# how much fragrance oil?



## ghengis151 (Jul 18, 2008)

Generally speaking, how much fragrance oil should I add for a 5 lb batch of soap?  I added about 3oz fo to a 4-5 lb batch and I got an off smell that was similar to olive oil.


----------



## Laurie (Jul 19, 2008)

I suppose it would depend on the fragrance and how strong it is.  But using .7 oz ppo would put you at 3.5 oz for a 5 lb batch.  I have used a little more than that depending on the fragrance.

HTH, Laurie


----------



## Barb (Jul 19, 2008)

it depends on your method hp because you add later after the cook you don't need so much. 

if it is a light fragrance and you gel depending on the flashpoint you could lose the fragrance all together.

i do cp and i use 1 oz. ppo and .5 oz. ppo of strong essential oils. some of the lighter one i use .7

most books recommend .5 to .7 for essential oils   and .7 to 1 ppo for fragrance oils.

with the fragrance oils it depends on which supplier they came from, some are better then others.


----------



## ghengis151 (Jul 21, 2008)

Thanks for the input.  I do cp.  I have 4oz of verbena eo.  I'm afraid of not using enough so I don't want all that eo to have been wasted.  With one of my earlier batches, I used an expensive fo from the body shop (oceanus).  What a huge mistake.  The second the fo made contact with the solution, my entire batch turned into cement.  I was trying to do a swirl pattern of ultramarine blue and titanium dioxide.  After another second had passed, my soap had the consistency of cottage cheese.  None of the fo was transferred after gelling.  I was so disappointed with that batch.  Oh well, you learn from your mistakes.
-Rick


----------

|---|

▸ **Directive A**: Please print the stretch of the soap fragrance thread from "most books recommend" through "better then others.".
▸ **Directive B**:
Answer these about the soap fragrance thread:
(i) In Laurie's post, how many ounces of fragrance does .7 oz ppo come to for a 5 lb batch?
(ii) According to Barb, what range do most books recommend for fragrance oils?
(iii) How much verbena eo does ghengis151 say he has?
The listing after the soap fragrance thread is separate material.

|---|

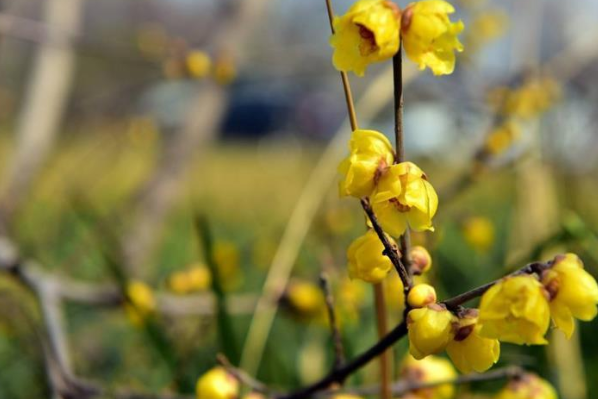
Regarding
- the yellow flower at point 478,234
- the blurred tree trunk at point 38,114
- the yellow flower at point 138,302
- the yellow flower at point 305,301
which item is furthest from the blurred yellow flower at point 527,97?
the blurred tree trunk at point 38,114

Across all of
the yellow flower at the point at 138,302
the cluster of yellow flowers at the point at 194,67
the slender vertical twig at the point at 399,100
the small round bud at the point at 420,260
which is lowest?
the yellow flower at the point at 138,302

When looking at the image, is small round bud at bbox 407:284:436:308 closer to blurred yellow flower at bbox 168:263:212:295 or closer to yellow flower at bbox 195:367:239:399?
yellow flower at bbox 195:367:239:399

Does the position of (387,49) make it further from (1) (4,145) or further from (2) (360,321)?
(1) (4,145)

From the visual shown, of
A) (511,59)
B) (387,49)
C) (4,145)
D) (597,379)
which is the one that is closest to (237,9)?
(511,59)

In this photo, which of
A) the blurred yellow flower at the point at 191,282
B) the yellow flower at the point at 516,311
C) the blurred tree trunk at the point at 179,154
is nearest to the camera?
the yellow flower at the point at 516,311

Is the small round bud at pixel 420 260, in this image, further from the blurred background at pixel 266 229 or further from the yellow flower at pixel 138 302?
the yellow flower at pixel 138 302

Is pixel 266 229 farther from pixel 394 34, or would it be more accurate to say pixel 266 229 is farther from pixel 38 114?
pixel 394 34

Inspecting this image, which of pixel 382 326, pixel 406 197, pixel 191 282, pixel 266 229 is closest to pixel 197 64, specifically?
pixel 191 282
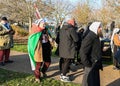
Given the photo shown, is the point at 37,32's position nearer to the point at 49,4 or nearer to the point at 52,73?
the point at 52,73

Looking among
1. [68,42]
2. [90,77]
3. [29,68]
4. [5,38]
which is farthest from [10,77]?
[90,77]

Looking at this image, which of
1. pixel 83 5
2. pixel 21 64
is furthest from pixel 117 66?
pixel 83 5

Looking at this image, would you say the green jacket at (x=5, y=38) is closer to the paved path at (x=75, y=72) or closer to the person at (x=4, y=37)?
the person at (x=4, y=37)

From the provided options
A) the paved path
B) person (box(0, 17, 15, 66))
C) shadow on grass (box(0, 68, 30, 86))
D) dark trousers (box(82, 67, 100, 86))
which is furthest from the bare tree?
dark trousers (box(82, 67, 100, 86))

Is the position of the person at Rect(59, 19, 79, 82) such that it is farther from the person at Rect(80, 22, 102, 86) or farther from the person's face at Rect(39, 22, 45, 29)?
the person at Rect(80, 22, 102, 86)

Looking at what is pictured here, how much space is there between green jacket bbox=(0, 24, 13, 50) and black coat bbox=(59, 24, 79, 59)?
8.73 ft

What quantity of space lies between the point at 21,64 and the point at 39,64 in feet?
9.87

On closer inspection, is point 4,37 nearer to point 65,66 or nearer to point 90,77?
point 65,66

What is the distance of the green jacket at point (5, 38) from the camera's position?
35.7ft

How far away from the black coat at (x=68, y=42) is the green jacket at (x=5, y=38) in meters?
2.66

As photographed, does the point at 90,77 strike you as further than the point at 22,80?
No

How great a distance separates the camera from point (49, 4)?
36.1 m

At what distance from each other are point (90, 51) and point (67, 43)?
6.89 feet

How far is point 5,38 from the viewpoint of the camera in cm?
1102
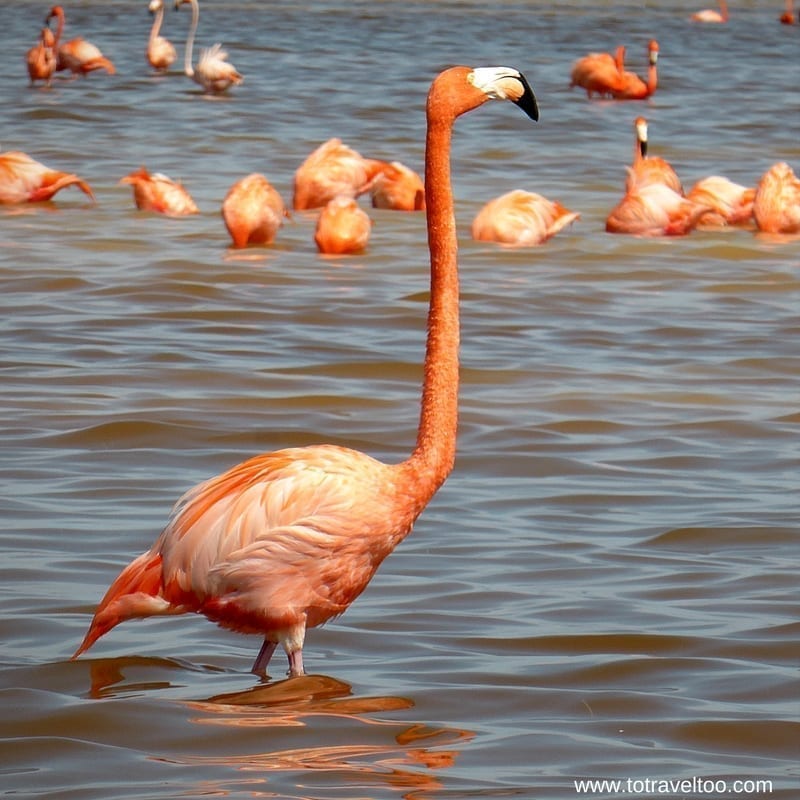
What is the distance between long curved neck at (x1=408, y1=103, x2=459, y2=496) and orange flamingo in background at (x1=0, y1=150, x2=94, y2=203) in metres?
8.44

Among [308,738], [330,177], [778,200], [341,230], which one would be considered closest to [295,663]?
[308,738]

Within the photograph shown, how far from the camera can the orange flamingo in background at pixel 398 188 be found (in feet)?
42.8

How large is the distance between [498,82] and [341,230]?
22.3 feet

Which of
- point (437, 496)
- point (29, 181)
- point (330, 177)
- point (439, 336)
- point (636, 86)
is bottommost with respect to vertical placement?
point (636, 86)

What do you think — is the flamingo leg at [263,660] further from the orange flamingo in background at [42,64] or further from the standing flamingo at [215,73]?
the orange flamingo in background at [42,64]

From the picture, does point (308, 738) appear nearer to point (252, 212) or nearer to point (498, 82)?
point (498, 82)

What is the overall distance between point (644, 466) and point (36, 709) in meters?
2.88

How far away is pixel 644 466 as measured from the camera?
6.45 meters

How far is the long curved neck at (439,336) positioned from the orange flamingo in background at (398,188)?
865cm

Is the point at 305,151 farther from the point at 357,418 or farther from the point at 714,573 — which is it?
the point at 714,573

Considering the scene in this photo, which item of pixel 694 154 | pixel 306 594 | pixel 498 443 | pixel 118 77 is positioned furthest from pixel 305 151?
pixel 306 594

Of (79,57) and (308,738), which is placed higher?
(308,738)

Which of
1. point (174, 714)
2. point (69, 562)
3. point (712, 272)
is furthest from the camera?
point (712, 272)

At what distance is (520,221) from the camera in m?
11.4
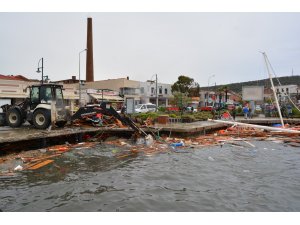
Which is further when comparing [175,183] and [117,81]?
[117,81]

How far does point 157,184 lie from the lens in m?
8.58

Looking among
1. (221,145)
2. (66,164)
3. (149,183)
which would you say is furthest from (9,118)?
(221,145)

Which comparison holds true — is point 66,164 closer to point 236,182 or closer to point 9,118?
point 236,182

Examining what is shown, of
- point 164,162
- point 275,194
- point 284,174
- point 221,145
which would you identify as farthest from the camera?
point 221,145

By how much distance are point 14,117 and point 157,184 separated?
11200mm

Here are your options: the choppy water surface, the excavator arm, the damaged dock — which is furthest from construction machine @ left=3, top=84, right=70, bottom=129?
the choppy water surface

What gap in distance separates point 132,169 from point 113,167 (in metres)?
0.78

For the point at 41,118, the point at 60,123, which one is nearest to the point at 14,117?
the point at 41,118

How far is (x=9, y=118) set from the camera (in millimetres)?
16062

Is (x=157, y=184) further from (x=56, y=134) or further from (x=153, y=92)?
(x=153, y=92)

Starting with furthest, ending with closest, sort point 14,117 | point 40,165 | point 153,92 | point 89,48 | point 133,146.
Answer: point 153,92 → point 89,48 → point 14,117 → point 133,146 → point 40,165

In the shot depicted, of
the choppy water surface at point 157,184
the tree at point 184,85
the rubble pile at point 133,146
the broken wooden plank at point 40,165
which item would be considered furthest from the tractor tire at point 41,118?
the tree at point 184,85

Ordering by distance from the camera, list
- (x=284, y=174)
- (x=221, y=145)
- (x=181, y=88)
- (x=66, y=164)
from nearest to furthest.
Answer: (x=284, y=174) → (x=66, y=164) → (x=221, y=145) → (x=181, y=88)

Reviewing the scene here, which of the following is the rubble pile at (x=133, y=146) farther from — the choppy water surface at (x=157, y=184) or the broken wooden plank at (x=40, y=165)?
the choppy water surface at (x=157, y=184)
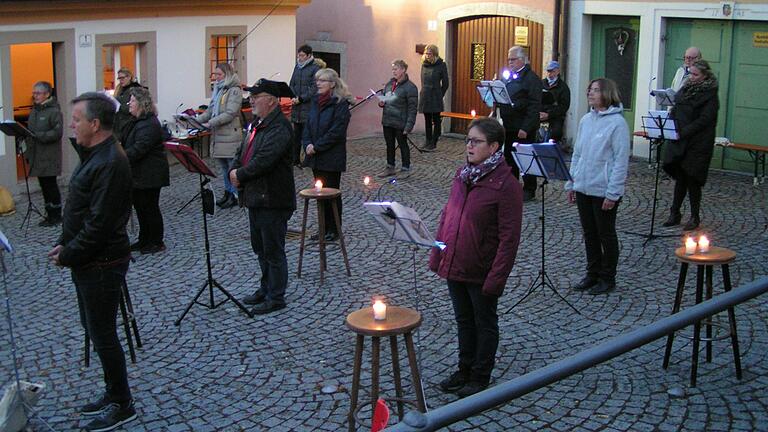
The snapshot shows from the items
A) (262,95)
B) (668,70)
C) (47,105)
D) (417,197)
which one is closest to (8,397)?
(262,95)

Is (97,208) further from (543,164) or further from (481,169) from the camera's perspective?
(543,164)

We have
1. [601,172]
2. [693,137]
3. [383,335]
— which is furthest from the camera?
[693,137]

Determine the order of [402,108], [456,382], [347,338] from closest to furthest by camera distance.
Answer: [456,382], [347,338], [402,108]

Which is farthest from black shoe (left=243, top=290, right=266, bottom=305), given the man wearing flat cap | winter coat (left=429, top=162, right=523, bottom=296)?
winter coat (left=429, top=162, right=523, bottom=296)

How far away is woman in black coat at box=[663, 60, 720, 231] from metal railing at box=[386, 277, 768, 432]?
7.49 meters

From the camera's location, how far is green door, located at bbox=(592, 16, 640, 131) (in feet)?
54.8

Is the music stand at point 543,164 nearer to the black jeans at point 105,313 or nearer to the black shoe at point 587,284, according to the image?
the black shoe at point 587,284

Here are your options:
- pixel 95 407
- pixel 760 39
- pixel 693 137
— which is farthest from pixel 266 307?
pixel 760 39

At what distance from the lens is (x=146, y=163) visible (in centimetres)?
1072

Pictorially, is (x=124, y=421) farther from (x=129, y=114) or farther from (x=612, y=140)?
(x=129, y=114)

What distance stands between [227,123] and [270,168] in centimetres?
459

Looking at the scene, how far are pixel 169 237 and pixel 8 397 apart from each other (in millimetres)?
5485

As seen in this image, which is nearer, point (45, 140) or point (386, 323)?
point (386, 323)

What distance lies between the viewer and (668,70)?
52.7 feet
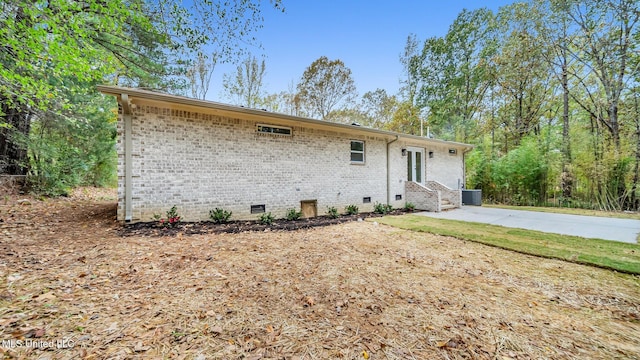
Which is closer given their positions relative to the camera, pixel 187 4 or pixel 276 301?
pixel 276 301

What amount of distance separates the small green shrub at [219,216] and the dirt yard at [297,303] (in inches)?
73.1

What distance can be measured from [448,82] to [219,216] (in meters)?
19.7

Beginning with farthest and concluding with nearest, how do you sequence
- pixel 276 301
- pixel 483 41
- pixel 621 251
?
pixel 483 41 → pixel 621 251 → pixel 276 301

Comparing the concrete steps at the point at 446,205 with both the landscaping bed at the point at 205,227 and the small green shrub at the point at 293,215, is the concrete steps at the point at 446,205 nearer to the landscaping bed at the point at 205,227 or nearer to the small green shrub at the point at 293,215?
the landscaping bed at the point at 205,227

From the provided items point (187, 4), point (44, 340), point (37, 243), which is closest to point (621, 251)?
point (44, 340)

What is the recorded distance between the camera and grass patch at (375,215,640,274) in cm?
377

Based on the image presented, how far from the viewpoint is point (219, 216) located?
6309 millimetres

|---|

▸ **Written answer A**:
most books recommend .5 to .7 for essential oils   and .7 to 1 ppo for fragrance oils.

with the fragrance oils it depends on which supplier they came from, some are better then others.

▸ **Written answer B**:
(i) 3.5 oz
(ii) .7 to 1 ppo
(iii) 4oz